I'm currently using Naive Bayes to classify a bunch of texts. I have multiple categories. Right now I just output the posterior probability and the category, but what I would like to do is rank the categories based on the posterior probabilities and use the 2nd, 3rd place categories as "back up" categories.
Here's an example:
df = pandas.DataFrame({ 'text' : pandas.Categorical(["I have wings","Metal wings","Feathers","Airport"]), 'true_cat' : pandas.Categorical(["bird","plane","bird","plane"])})
text true_cat
-----------------------
I have wings bird
Metal wings plane
Feathers bird
Airport plane
What I'm doing:
new_cat = classifier.classify(features(text))
prob_cat = classifier.prob_classify(features(text))
Eventual Output:
new_cat prob_cat text true_cat
bird 0.67 I have wings bird
bird 0.6 Feathers bird
bird 0.51 Metal wings plane
plane 0.8 Airport plane
I have found a couple examples using classify_many and prob_classify_many but since I'm new to Python I'm having trouble translating it to my problem. I haven't seen it used with pandas anywhere.

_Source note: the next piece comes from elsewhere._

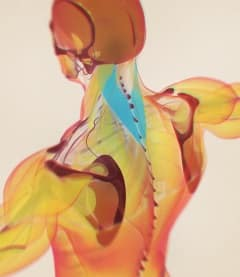 Es gibt spezielle Rücken-Nacken-Heizkissen. Ihr Test sollte aber evtl. auch auf vielfältigere Einsatzmöglichkeiten achten.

I want it to look like this:
df_new = pandas.DataFrame({'text': pandas.Categorical(["I have wings","Metal wings","Feathers","Airport"]),'true_cat': pandas.Categorical(["bird","plane","bird","plane"]), 'new_cat1': pandas.Categorical(["bird","bird","bird","plane"]), 'new_cat2': pandas.Categorical(["plane","plane","plane","bird"]), 'prob_cat1': pandas.Categorical(["0.67","0.51","0.6","0.8"]), 'prob_cat2': pandas.Categorical(["0.33","0.49","0.4","0.2"])})
new_cat1 new_cat2 prob_cat1 prob_cat2 text true_cat
-----------------------------------------------------------------------
bird plane 0.67 0.33 I have wings bird
bird plane 0.51 0.49 Metal wings plane
bird plane 0.6 0.4 Feathers bird
plane bird 0.8 0.2 Airport plane
Any help would be appreciated.